→ **Available data**
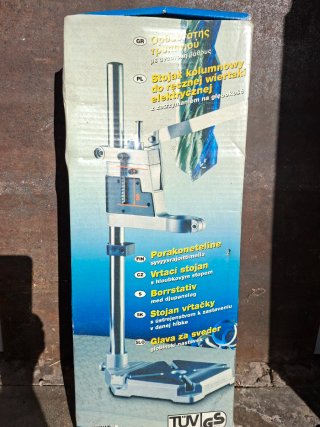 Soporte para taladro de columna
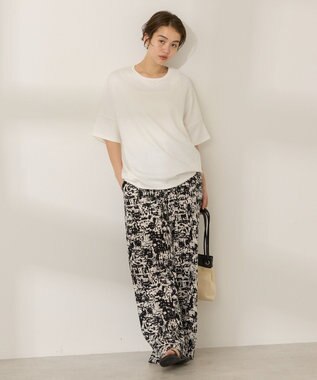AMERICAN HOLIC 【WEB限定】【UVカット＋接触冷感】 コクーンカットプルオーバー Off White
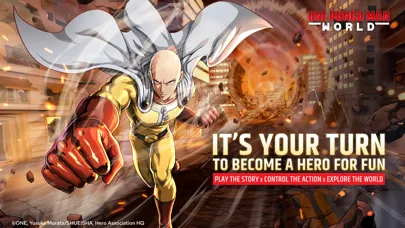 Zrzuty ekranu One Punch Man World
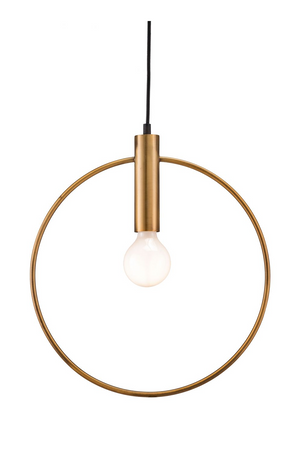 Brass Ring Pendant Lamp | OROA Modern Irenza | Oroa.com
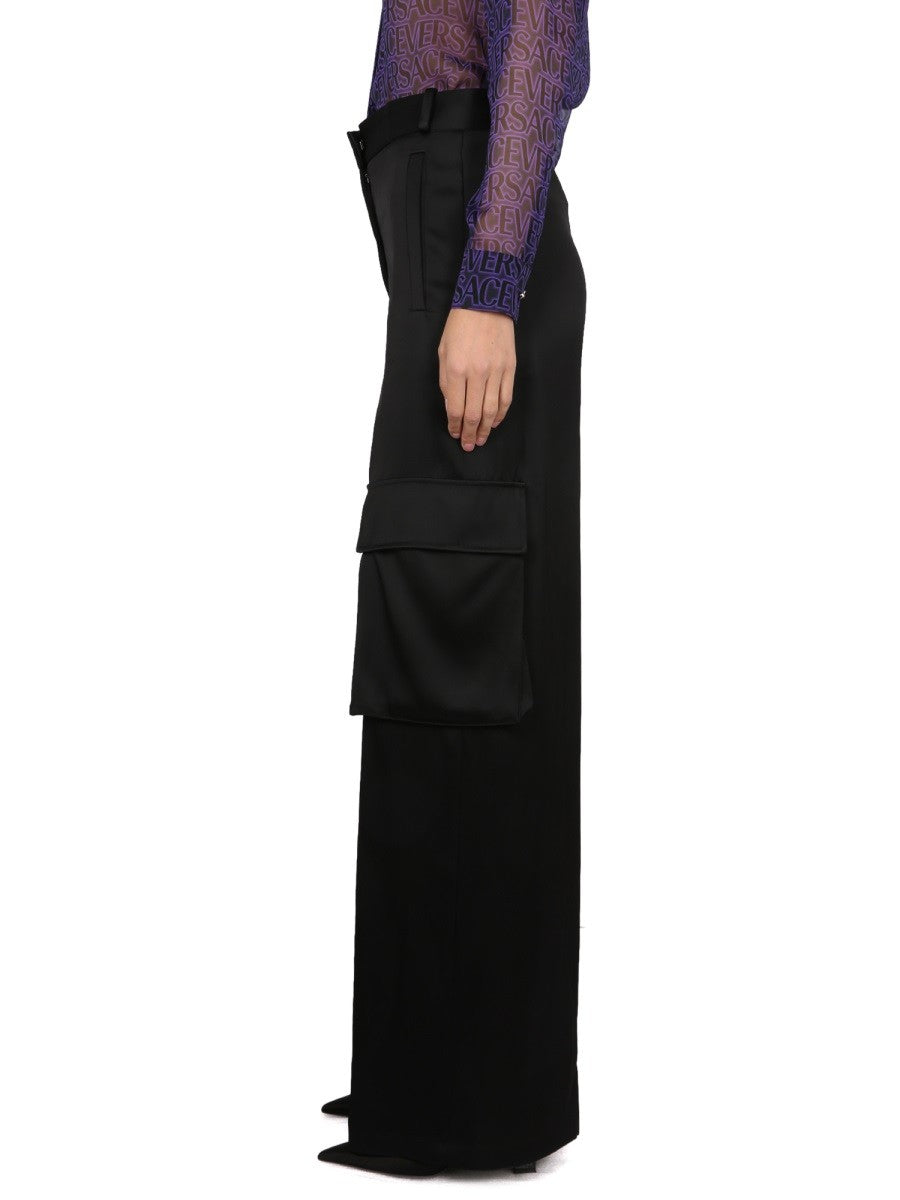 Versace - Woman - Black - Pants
...
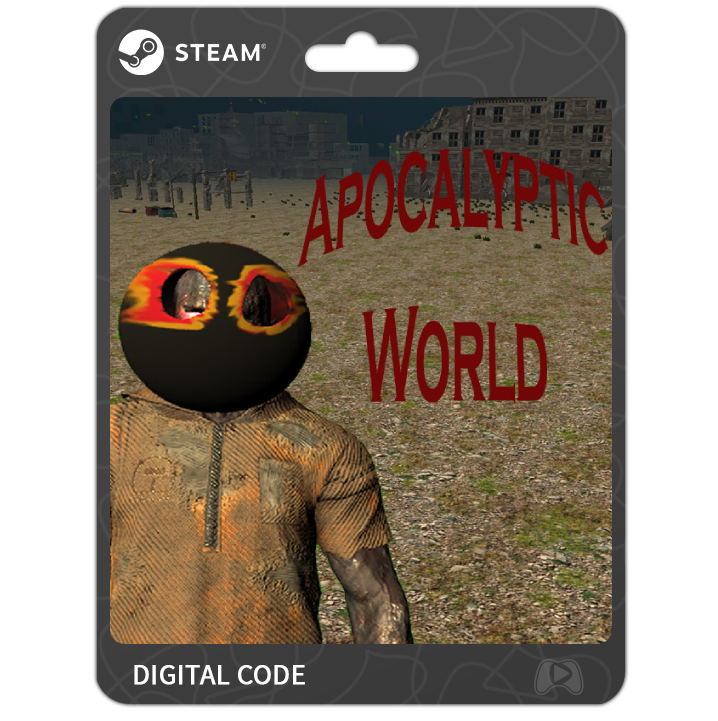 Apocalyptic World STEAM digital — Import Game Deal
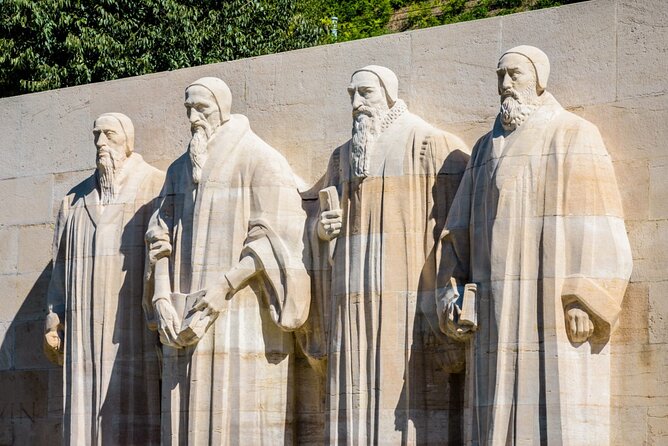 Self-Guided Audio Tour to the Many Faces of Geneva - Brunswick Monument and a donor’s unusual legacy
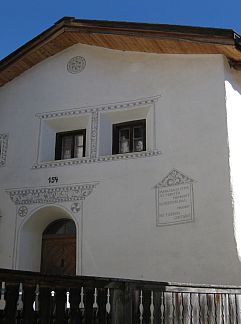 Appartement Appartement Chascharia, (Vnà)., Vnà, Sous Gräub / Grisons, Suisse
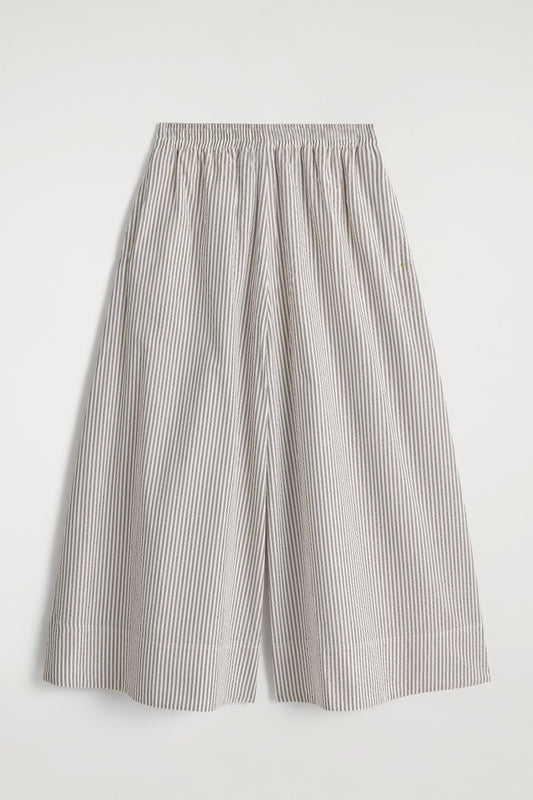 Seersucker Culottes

→ **Task requirements**
In the records above, everything from the line with "Zrzuty ekranu One Punch Man World" down to the line with "Versace - Woman - Black - Pants" is to be set down exactly, both ends included, with no pictures and no other lines.

→ **Answer section**
 Zrzuty ekranu One Punch Man World
 Brass Ring Pendant Lamp | OROA Modern Irenza | Oroa.com
 Versace - Woman - Black - Pants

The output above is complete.